Lyotard résumant Antisthène : « Qu’il n’y a nulle définition de chose, mais seulement nominale, que toute proposition définitionnelle est de type déictique : ceci est Socrate, que les jugements en général sont de forme non pas attributive, mais événementielle, comme : Socrate musicien (= Socrate est en train de s’adonner aux Muses). Partant, qu’il n’y a pas de contradiction possible entre deux interlocuteurs, car ou bien ils parlent de la même chose, et il faut alors qu’ils emploient les mêmes mots, ou bien si leurs énoncés diffèrent, c’est qu’ils désignent des choses différentes. (…) Et qu’il n’y a pas non plus d’erreur en dépit de ce qu’on vient de dire : car si l’un appelle femme un homme, c’est qu’il parle d’un autre objet, lequel n’est pas moins réel que celui dont il s’agit, puisqu’il en parle. Il n’y a pas d’erreur parce qu’il n’y a pas de non-être. L’être est le nommé ; toute nomination est institution d’une « perspective », c’est-à-dire d’être.
Singulière logique, obstinément attentive aux actes « élémentaires » de langage, les considérant comme autant de prises de perspective ou de décision sur les choses, jamais comme des adéquations à un objet dont on pourrait savoir d’ailleurs ce qu’il est. Aristote la raille comme une logique des juxtapositions : rien n’est plus exact. Les diversités pascaliennes en sont proches.
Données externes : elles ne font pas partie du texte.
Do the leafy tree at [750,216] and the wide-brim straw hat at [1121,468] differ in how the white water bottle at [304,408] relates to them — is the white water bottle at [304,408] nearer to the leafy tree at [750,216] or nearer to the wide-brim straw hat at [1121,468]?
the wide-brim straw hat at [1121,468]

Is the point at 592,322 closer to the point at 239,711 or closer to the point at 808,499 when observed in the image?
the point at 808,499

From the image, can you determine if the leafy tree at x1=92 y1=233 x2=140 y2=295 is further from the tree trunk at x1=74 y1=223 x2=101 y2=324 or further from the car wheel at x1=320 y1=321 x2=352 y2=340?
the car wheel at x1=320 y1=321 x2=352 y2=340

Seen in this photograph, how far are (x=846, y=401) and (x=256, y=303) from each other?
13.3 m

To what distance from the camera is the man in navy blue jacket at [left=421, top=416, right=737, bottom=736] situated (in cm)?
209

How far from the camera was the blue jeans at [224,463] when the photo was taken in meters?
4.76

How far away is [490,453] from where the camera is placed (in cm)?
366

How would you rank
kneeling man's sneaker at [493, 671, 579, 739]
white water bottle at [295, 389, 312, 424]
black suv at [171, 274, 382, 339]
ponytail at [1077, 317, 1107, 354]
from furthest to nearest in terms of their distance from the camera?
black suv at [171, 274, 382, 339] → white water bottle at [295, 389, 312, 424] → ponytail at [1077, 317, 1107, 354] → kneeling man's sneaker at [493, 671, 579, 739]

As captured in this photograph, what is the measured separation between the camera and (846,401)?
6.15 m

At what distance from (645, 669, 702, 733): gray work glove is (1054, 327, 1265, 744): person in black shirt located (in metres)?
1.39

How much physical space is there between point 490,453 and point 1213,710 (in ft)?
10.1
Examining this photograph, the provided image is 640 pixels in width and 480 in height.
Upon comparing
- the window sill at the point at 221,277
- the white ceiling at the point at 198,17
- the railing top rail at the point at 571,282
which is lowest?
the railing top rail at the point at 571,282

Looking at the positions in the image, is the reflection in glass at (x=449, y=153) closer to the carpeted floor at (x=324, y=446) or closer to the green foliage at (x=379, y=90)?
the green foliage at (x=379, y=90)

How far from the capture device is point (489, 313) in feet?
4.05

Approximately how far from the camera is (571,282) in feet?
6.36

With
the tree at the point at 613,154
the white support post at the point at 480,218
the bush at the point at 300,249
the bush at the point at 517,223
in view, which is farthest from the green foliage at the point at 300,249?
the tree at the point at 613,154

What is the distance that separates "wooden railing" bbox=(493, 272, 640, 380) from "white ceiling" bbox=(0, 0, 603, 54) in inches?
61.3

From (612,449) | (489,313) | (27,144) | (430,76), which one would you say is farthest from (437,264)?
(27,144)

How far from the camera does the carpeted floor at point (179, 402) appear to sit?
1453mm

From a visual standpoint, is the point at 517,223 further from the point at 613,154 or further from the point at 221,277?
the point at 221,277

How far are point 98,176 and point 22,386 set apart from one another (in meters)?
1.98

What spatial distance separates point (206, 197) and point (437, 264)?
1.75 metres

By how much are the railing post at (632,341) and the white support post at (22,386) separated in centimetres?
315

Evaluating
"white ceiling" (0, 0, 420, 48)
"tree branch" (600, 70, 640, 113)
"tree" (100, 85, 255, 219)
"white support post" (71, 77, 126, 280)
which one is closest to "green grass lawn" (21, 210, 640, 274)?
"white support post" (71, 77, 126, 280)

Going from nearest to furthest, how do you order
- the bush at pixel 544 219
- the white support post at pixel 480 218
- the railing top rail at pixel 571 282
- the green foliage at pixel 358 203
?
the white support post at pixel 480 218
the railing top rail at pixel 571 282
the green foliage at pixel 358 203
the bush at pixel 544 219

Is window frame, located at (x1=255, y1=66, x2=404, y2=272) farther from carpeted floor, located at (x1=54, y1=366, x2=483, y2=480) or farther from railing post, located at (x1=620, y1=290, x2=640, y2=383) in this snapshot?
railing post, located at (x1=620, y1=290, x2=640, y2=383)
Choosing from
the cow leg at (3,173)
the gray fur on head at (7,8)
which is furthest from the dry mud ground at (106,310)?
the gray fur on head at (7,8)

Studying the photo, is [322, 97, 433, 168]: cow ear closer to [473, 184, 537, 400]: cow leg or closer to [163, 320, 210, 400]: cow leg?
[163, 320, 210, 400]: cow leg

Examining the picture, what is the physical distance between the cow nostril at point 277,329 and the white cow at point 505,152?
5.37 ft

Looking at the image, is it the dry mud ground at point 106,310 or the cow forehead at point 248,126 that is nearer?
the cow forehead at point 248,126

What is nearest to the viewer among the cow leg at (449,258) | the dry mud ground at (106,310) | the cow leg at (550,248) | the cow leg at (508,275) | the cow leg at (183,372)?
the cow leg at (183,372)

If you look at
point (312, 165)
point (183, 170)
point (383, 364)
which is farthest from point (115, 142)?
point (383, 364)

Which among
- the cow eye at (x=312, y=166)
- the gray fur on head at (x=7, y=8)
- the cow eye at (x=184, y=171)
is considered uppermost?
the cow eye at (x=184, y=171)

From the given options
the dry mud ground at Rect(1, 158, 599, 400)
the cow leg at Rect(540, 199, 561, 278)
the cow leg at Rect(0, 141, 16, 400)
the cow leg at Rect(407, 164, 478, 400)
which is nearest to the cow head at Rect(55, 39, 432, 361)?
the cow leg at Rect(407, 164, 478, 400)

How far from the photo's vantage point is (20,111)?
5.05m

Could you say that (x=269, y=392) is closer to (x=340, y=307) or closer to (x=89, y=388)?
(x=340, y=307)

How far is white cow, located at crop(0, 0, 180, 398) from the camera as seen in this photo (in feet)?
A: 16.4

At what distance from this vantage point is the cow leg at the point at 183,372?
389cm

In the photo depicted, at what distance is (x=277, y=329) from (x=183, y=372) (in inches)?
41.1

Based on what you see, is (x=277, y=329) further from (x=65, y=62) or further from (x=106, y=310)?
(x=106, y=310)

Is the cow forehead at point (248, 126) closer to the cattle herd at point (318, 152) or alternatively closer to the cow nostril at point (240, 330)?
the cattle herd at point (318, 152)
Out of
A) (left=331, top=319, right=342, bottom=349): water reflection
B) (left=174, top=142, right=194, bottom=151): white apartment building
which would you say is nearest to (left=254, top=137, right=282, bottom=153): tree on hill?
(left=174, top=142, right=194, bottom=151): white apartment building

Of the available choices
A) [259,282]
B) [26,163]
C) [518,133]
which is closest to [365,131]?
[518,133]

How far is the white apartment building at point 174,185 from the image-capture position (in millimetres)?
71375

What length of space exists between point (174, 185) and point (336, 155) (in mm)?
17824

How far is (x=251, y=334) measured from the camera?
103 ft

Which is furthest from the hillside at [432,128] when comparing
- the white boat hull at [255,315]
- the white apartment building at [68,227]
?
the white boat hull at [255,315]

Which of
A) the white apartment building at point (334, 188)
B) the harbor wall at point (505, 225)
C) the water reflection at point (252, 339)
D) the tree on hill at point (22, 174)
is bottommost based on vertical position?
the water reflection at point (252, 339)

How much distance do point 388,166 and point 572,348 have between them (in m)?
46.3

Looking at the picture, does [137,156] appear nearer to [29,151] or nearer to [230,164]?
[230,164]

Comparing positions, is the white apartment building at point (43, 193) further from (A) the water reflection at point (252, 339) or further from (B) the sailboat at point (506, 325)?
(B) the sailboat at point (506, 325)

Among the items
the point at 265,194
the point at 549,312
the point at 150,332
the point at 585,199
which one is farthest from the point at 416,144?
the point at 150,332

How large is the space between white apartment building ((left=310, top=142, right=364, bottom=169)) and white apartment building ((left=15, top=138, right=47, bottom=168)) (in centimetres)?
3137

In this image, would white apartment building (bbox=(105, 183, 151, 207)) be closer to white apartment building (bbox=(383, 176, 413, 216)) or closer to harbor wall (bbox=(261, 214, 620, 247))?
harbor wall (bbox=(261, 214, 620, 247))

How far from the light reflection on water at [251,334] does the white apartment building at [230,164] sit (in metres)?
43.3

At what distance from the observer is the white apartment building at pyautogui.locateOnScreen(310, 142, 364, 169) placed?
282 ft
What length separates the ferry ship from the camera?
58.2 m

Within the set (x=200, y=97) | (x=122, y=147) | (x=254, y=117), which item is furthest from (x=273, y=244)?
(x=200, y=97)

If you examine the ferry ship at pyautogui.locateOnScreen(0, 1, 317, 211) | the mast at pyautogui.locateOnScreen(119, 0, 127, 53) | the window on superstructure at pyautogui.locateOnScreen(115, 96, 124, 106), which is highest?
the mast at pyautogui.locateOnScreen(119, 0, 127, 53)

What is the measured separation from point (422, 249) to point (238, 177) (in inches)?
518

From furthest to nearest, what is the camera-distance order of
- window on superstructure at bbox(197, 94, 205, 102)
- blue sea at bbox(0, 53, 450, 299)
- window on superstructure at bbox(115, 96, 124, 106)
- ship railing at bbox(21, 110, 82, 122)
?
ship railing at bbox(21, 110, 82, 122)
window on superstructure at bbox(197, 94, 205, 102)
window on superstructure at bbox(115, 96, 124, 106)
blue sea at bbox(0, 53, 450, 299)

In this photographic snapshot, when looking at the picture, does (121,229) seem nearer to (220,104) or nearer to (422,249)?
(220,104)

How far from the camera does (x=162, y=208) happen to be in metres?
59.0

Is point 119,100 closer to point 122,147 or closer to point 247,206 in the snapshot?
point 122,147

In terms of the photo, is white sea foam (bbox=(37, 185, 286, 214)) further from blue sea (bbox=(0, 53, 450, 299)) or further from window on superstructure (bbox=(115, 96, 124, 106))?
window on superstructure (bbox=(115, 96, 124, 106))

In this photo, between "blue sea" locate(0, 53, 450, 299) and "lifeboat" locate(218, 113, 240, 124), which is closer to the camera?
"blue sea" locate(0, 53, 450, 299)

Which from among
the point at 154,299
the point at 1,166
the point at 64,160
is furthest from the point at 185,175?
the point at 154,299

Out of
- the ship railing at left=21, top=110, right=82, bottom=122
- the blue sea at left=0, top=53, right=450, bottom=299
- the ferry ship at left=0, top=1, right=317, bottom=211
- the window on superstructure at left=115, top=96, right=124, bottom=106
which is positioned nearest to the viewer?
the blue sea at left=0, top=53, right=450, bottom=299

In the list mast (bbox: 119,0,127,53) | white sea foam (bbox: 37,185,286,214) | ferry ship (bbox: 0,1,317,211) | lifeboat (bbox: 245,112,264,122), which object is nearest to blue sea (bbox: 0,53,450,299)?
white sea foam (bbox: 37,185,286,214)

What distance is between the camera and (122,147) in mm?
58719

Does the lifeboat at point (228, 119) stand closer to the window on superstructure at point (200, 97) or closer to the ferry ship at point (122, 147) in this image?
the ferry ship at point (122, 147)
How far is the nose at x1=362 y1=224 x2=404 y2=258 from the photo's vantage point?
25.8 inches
Ce qui « menace » (mais Pascal craint-il de perdre le magistère du vrai?) la position pascalienne, c’est la même affirmation qui est refoulée sous les noms de scepticisme, cynisme, nominalisme, pragmatisme, empirisme – « perspectivisme » (nietzschéen) : il n’y a pas d’intelligible, ni réel ni conçu, définissable en général. Il n’y a pas de pensée. Car pour qu’un jugement puisse être vrai, il faut qu’un métalangage vienne l’autoriser ; or il n’y a pas de maître pour proférer ce métadiscours.